▶ [WHAT NEEDS TO BE DONE]
Update the supplied text from "It does get" up to and including "the browser window.", replacing "browser" with "client".

==== SUPPLIED TEXT

Why are we closing our PHP tag after initiating the 'else' statement? Then we open a new set of php tags before the end of the form and close it after the curly brace? Struggling to get my head around it. Any help would be brilliant!

Thanks, James.

1 Answer

Jason Anders
MOD
Jason Anders
Treehouse Moderator 145,860 Points

Hey James,

It does get a bit confusing, and I'll try to make sense.

Basically, you are using 2 separate languages in one sheet. PHP which is a back-end language and gets processed by the server... and HTML which is front-end and get processed by the browser.

In the beginning (the if else statement) PHP is being used to test whether or not form data has been set and sent. If it has, the server will process this and then return (echo "<h1>Your email has been sent successfully</h1>";) back into the HTML. The echo statement basically (in a sense) prints to the browser directly. That line is surrounded by HTML tags, so the browser interprets and processes it as such, thus you get the output as an level one heading in the browser window.

========
==== DATA

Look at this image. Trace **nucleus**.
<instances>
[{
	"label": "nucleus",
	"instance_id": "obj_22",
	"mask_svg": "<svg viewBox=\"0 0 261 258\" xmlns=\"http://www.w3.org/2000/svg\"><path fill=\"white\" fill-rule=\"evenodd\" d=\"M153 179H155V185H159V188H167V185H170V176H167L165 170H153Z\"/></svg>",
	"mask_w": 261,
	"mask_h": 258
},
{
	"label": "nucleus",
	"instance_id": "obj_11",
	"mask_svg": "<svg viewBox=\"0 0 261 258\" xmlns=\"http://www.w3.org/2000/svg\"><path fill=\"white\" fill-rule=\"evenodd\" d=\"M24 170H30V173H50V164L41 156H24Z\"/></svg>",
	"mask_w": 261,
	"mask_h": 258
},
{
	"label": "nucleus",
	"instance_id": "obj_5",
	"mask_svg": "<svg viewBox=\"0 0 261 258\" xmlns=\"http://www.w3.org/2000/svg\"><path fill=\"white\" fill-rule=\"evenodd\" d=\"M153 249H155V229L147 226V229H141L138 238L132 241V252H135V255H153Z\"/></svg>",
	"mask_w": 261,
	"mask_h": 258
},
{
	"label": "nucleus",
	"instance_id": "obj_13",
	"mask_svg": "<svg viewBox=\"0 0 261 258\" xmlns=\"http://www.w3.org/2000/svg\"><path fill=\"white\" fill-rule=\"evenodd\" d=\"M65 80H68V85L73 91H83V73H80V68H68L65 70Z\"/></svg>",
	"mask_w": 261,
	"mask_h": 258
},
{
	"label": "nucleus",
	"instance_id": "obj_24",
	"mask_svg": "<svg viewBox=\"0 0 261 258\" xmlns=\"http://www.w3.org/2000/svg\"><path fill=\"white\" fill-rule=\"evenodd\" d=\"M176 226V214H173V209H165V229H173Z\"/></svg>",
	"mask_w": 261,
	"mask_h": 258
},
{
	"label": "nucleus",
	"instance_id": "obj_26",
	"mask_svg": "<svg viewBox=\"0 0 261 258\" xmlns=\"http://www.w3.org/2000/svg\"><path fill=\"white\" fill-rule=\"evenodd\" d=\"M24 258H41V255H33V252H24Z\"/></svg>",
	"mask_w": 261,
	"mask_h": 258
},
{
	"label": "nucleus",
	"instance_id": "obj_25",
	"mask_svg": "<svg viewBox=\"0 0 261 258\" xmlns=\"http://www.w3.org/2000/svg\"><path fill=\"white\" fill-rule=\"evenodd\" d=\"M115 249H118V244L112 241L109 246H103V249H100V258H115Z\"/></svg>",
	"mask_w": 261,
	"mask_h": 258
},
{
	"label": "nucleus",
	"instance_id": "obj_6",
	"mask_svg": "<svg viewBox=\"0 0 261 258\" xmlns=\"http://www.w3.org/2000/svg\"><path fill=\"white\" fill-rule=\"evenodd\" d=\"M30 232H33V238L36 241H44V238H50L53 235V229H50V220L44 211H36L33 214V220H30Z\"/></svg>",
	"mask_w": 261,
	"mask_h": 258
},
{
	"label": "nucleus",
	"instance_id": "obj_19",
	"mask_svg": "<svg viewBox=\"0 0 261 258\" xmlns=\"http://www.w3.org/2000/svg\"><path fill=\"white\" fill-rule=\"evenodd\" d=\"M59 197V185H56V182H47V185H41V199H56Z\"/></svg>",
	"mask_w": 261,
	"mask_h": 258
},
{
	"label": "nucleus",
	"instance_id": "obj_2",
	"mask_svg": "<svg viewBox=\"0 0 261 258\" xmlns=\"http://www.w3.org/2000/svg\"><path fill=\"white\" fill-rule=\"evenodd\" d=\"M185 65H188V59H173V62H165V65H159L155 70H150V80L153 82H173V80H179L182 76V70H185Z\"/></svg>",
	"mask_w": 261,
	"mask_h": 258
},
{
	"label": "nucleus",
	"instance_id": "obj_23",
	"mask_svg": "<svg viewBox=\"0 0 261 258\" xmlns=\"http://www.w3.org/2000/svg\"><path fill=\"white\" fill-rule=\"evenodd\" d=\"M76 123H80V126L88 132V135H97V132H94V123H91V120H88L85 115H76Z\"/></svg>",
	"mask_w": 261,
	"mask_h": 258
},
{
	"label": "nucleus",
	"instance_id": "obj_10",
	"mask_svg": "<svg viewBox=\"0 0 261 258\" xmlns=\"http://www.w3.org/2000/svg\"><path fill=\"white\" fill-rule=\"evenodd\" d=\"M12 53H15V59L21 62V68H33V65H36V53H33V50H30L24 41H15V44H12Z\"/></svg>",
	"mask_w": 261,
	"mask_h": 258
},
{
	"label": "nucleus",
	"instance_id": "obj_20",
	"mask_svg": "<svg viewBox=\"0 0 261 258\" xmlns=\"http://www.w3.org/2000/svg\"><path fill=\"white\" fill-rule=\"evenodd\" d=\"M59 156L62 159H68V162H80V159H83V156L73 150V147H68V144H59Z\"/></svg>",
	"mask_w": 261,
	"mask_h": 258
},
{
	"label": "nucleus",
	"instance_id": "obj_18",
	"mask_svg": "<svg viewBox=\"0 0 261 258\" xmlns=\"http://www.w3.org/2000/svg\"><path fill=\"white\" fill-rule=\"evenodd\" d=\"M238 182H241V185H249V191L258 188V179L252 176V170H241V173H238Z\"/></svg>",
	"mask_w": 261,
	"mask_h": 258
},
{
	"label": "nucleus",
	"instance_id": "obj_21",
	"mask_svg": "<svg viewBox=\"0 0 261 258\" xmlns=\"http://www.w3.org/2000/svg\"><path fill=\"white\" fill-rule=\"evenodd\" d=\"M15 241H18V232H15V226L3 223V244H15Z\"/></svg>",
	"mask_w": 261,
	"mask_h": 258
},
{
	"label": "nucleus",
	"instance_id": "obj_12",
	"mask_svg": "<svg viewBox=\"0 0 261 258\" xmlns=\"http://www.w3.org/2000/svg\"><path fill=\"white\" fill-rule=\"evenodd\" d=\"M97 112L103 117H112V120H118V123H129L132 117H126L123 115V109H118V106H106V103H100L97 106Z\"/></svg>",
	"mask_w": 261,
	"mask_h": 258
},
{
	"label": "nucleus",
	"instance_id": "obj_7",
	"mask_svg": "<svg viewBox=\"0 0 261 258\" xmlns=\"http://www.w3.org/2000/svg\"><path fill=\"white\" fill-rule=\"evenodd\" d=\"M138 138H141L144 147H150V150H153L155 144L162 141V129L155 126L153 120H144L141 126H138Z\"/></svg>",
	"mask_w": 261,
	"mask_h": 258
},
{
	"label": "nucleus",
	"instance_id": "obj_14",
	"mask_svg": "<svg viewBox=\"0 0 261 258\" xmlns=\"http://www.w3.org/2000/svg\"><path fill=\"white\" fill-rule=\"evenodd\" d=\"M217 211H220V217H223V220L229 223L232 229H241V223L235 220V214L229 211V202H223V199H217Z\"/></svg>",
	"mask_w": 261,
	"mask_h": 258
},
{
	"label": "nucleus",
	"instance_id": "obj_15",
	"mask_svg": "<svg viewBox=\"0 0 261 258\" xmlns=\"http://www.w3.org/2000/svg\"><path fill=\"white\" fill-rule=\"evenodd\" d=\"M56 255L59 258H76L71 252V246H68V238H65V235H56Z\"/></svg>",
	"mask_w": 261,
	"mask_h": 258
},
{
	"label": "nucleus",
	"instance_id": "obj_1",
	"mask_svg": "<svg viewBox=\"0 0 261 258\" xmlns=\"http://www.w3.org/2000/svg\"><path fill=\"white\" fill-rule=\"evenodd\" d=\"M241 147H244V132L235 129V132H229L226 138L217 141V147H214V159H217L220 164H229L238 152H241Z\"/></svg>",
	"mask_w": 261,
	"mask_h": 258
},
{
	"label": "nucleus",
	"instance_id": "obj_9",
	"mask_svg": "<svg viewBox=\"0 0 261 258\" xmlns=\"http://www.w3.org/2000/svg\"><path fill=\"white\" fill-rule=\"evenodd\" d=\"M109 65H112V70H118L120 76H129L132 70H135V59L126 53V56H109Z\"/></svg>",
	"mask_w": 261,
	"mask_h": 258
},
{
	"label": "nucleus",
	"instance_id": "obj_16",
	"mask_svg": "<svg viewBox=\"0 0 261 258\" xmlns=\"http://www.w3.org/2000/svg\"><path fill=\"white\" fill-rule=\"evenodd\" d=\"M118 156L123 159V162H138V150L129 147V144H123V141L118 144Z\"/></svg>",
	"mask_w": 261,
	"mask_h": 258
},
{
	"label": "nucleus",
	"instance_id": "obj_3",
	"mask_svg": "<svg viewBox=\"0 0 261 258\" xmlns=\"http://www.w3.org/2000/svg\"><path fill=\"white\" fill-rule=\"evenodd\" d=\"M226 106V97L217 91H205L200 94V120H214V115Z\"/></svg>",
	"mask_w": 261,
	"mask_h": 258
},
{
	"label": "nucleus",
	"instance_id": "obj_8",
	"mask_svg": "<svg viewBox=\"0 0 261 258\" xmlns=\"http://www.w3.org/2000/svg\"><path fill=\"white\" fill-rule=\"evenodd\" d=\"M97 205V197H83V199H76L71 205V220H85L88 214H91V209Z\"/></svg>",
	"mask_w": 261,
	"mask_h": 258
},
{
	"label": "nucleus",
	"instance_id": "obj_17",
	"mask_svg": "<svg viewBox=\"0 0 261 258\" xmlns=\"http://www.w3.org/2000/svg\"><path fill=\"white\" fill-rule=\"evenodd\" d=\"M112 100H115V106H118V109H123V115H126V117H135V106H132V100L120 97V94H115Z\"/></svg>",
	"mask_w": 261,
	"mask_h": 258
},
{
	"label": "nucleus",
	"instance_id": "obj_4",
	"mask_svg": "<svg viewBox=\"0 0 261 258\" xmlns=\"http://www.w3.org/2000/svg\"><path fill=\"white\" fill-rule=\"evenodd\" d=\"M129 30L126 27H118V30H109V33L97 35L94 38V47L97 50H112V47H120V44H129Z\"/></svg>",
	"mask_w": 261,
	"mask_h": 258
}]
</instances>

========

▶ [THE REPLY]
It does get a bit confusing, and I'll try to make sense.

Basically, you are using 2 separate languages in one sheet. PHP which is a back-end language and gets processed by the server... and HTML which is front-end and get processed by the client.

In the beginning (the if else statement) PHP is being used to test whether or not form data has been set and sent. If it has, the server will process this and then return (echo "<h1>Your email has been sent successfully</h1>";) back into the HTML. The echo statement basically (in a sense) prints to the client directly. That line is surrounded by HTML tags, so the client interprets and processes it as such, thus you get the output as an level one heading in the client window.